### DOCUMENT PASSAGE:
>>

# Change default update mirror



## Handy92 (Mar 20, 2017)

Hey. I want to change update mirror in /etc/freebsd-update.conf. Somebody can tell me alternative server? And if is possible to upgrade FreeBSD from predownload package? How to do it?


----------



## Handy92 (Mar 22, 2017)

I read it. But there is no any information about diffrent servers to install FreeBSD from freebsd.org. FTP is blocked via firewall. Can I update RELEASE using official package downloaded from freebsd.org?? Its Cernel.


----------



## SirDice (Mar 22, 2017)

Note that update.freebsd.org is actually switched based on the GeoIP. So you're already getting the "closest" mirror. Any reason why you want to switch to a different mirror?



Handy92 said:


> Can I update RELEASE using official package downloaded from freebsd.org?


No. Not yet at least. There's work being done to make this possible but it's not there yet.


----------



## Handy92 (Mar 22, 2017)

<<

### GIVEN REQUEST A:
In the FreeBSD update mirror thread, what does SirDice say update.freebsd.org is switched based on?
### GIVEN REQUEST B:
List every post heading in the FreeBSD update mirror thread, giving the author and date of each.
### GIVEN REQUEST C:
Continue the FreeBSD update mirror thread from its last line.

(Spatial question records)
>>

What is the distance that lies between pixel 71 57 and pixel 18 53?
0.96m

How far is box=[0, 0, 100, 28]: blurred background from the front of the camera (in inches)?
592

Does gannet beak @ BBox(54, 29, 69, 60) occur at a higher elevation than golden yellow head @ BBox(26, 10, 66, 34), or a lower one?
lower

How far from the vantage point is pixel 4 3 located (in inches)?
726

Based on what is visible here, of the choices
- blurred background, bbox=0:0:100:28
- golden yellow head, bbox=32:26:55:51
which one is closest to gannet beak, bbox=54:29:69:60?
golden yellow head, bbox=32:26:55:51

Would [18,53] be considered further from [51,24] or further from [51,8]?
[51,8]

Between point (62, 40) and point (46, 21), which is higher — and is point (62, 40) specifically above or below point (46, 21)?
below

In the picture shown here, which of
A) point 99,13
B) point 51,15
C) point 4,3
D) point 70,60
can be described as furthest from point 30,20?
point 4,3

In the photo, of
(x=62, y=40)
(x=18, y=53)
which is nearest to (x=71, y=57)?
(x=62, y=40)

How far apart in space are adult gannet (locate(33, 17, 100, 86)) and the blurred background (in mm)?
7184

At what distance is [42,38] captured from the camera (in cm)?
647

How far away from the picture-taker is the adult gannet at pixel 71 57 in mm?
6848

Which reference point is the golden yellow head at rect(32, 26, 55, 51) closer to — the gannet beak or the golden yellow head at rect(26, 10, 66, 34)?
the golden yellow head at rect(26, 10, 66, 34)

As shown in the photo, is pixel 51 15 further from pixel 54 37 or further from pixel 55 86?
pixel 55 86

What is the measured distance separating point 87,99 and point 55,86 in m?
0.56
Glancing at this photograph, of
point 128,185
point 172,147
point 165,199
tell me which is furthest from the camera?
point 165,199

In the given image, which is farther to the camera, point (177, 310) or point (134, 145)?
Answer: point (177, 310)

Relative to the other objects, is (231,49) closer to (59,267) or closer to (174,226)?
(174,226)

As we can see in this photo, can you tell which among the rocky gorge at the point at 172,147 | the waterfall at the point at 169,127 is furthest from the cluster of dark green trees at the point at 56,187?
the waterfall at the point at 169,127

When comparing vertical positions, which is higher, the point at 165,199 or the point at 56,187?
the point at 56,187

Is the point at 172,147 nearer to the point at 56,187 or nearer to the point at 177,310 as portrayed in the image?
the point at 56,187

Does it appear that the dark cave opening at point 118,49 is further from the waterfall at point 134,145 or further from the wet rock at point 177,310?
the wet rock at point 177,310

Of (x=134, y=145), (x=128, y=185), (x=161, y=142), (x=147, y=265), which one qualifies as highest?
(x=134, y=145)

<<

### RESULT A:
The GeoIP.

### RESULT B:
Handy92 (Mar 20, 2017); Handy92 (Mar 22, 2017); SirDice (Mar 22, 2017); Handy92 (Mar 22, 2017)

### RESULT C:
Hard to say. Sweeching on/off AC on Snowden movie... Loop download on the Opera on Vbox when I'll be loging on facebook without VPN. Instagram. *Δ* Now is clean but i do now have Any bacup for analize(without android). So I personally do not trust any redirect mirror.


----------



## SirDice (Mar 22, 2017)

It's not based on redirection, you get a different IP address from DNS based on your location.


----------



## Handy92 (Mar 22, 2017)

Because I do mistake my external IP is know(see but cant touch). At this moment I do not have any passibility for hide it. So It is possible to send me custom cernel?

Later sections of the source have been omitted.